Even in the pursuit of good things motivated by good faith, humanity creates messes for its own future. The cost of malice may be eradicated from our species, and we would still find ourselves facing annihilation, grief, hard choices, by merely interacting with reality over time. It is said that evil is uncorrected error. By the middle of the 21st century, the nine billion people of Earth came to mostly agree that mindless, undirected exponential growth as its own end was an uncorrected error. The old freedoms won by the capitalist order were also the very same freedoms being consumed by it. The human soul found itself crushed once more, this time by the spirit draining constriction of techno feudalism. Courageous people, great minds, and young foot soldiers of a new movement calling themselves “Directionists” would ultimately wrest control of life itself from the sickly kings and their algorithmic golems.
Thus was formed the International Development Steering Organization. Under its watchful eye, humanity wielded the super-weapon of its own imagination more cautiously. Human dignity and a natural pace of life was doggedly pursued, a great divestment from the poisons of Silicon Valley began among awakening societies everywhere. People were at last looking up from their phones. A human future was being inscribed on the minds of the young, and physical rather than digital frontiers became the dream stock of emerging talent. Human talent once again had value. In a world that had, by choice, divorced itself of the countless cybernetic ways one could track, replace and exploit a human being, old and abandoned technological roads were dusted off and retread. Unexplored advancements made by backing up and taking different paths. And so, sights were set on the restoration of Earth, and redirecting the growth already happening on the high frontier. Humanity was pushing into the solar system in fits and starts, but the potential to transform life on Earth with the expansive resources of the planets and asteroids was a dangerous honeypot. All the same temptations remained, human nature hadn’t changed. Anticipating this, the IDSO devised a master strategy.
Robotic probes by the tens of thousands were flung towards the Hungaria group asteroids, delivering to their surfaces exquisitely engineered propulsion devices. Through microwave spallation the surfaces of these rocks became propellant, and flames of matter sprouted from the flanks of the lonely floating mountains. Over months and years, their trajectories changed, all headed for the same destination. At first slowly, then quickly, asteroids began arriving and settling into gently wobbling orbits around Earth-Moon Lagrange point 4. “Bring the riches home” went the reasoning, “so that they may be tended over and cultivated responsibly”.
There was, of course, more to the plan. But the opening of the L4 Resource Development Zone would become one of the most challenging chapters in human history. Watching over “The Zone” as it came to be known proved to be a behemoth task. An obloid volume of space a hundred Pacific Oceans across, swarming with tens of thousands of asteroids of all size, shape and composition. Earth had gained ten thousand tiny moons, an embarrassment of platinum, titanium, gold, nickel, iron, volatiles, and more.

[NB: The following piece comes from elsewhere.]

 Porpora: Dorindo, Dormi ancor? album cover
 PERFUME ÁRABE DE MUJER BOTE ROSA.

Yet, whispers of trespassing settlers living and profiting off this new artificial frontier were undermining the plan, and with it confidence in the grand Directionist agenda. By the time it had officially opened to the world for resource operations in the mid 2080s, conservative estimates placed the unregistered settler population at nearly ten million. Ten million people were already secretly living and dying in a three quadrillion cubic kilometer region of space. On opening day, a skyward migration began that saw 1 million people added every week. The IDSO for its part maintained that this was still all part of the plan.
The average distance between rocks was about 8 thousand kilometers, or a half hour rocket journey at best speed. A floating un-tethered person in a spacesuit was a very tiny radar signature against a panoramic sky of free floating tracks. Rocks, junk, and very often other human bodies made it a vast, dangerous and dark sea, a strange sea that never knew anything but the unrelenting glare of sunlight.
Tucked behind and within every rock were a myriad experiments in technology, business, self governance, homesteading, and criminality. It was a wild land where new species of the good life, as well as the bad, were starting to flourish. Inevitably, this meant a myriad experiments in catastrophic incompetence. People were getting hurt out here, in increasing number.
Patrolling this expanse every day were the men and women of the Orbital Search and Rescue.